Selected excerpt:
But string is not the only one; looking just in the System namespace the classes Uri and Version compares the content instead of checking if the variables reference the same object. It’s possible to test by comparing the output of == to that of Object.ReferenceEquals(Object, Object). The latter checks if the two references are to the same object or to different objects.

// Strings are highly optimized to share storage space. Using a StringBuilder is
// a way to get two different string instances with the same value.
var s1 = "Blue";
var sb = new StringBuilder("Bl");
sb.Append("ue");
var s2 = sb.ToString();
 
Console.WriteLine(s1 == s2); // True
Console.WriteLine(object.ReferenceEquals(s1, s2)); // False
 
var u1 = new Uri("http://localhost");
var u2 = new Uri("http://localhost");
Console.WriteLine(u1 == u2);  // True
Console.WriteLine(object.ReferenceEquals(u1, u2)); // False
 
var v1 = new Version(1, 2, 3);
var v2 = new Version(1, 2, 3);
Console.WriteLine(v1 == v2); // True
Console.WriteLine(object.ReferenceEquals(v1, v2)); // False

Overloaded Operator ==

For string, Uri and Version the default implementation of == is obviously not used, but instead a more specific overload is provided by the framework. In fact, all of them override the == operator by implementing the public static bool operator ==.

Note that the operator method is static. It isn’t an instance member. It isn’t virtual. The decision to use it or not will be done entirely at compile time. If the references are cast to another type, such as object the custom operator won’t be used. It’s enough to cast one of the operands to object to get the default reference comparison. Using the strings from the previous example, we’ll treat one of them as an object

object o1 = s1;
Console.WriteLine(o1 == s2); // False
Console.WriteLine(s2 == o1); // False

Compiling the code will give a warning: Possible unintended reference comparison; to get a value comparison, cast the left hand side to type ‘string’.

The verdict for == is that it behaves consistent until inheritance is involved. Since it is resolved at compile time it simply can’t deal with inheritance. So == will be a reasonable default for the 90%+ of cases in a program where no inheritance is involved and the compile time type of the references is the same as the run time type. For the other few percent of comparisons, something more powerful is needed.

.Equals(Object)

When the dynamic type of the objects need to be taken into consideration, the .Equals(Object) method can be used. It is virtual and allows each class to define it’s own behaviour. Adjusting the code above to use Equals shows the difference.

Data section:

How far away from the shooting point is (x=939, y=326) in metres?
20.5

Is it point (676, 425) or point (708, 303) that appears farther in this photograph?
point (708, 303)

Written problem:
Write the next part of the C# equality article, picking up right after its last sentence. The material here was drawn from a different source than the C# equality article.

Response for this exercise:
Console.WriteLine(s2.Equals(o1)); // True
Console.WriteLine(o1.Equals(s2)); // True

The method is virtual so in both cases, an overload of .Equals() on String will be called. But, the overload resolution is done on the static (i.e. compile time) type. Which means that in one case String.Equals(Object) will be called and in the second case String.Equals(String). The only difference between them is that the former has to cast the parameter, which is a small performance penalty. Providing a specialized overload with the right type can give some performance improvements, so for library code like String it’s a good idea to provide that overload.

The IEquatable<T> Interface

All types inherits the .Equals(Object) method from Object, so it can be used on any type in the .NET framework. In some cases it also makes sense to mark a type as implementing the a more specific version of .Equals(), comparing to the right type. That is exactly what the IEquatable<T> interface does.

public interface IEquatable<T>
{
  bool Equals(T other);
}

With that, it might be tempting to wrap up this post and declare it done. But there are a few important details to add, regarding consitency.

Consistency

The first observation regarding consistency is that for non-virtual calls, the basic mathematical requirements of an equivalence relation should hold:

  • a == a and a.Equals(a) should always be true (Reflexivity).
  • a == b, b == a, a.Equals(b) and b.Equals(a) should always give the same result. (Symmetry)
  • If a == b is true and b == c is true, then a == c should also be true (Transitivity). The same applies to a.Equals(b), b.Equals(c) and a.Equals(c).

There is also one more important part of consistency that must be dealt with, at least if the class will ever be used in a Dictionary<TKey, TValue>: GetHashCode(). A dictionary works by first grouping item in buckets using the Object.GetHashCode() virtual method. Then it ensures that it has found the right item by checking equality (by calling .Equals() unless a custom comparer is provided). That means that if two objects are considered equal, but gives different hash codes, the Dictionary<TKey, TValue> behave peculiar. Let’s have some fun and try!

struct Person
{
  public int Age { get; set; }
  public string Name { get; set; }
 
  // A person is uniquely identified by name, so let's use it for equality.
  public override bool Equals(Object obj)
  {
    return (obj is Person) && ((Person)obj).Name == Name;
  }
 
  // For lazyness reasons we (incorrectly) use the age as the hash code.
  public override int GetHashCode()
  {
    return Age;
  }
}

The Person class is clearly incorrectly implemented as Equals() and GetHashCode won’t behave consistently. If we use Person as the key to a dictionary we can get some “fun” results.

var favColours = new Dictionary<Person, string>();
 
var p = new Person()
{
  Age = 1,
  Name = "Alice"
};
 
favColours[p] = "Blue";
 
// Happy birthday Alice!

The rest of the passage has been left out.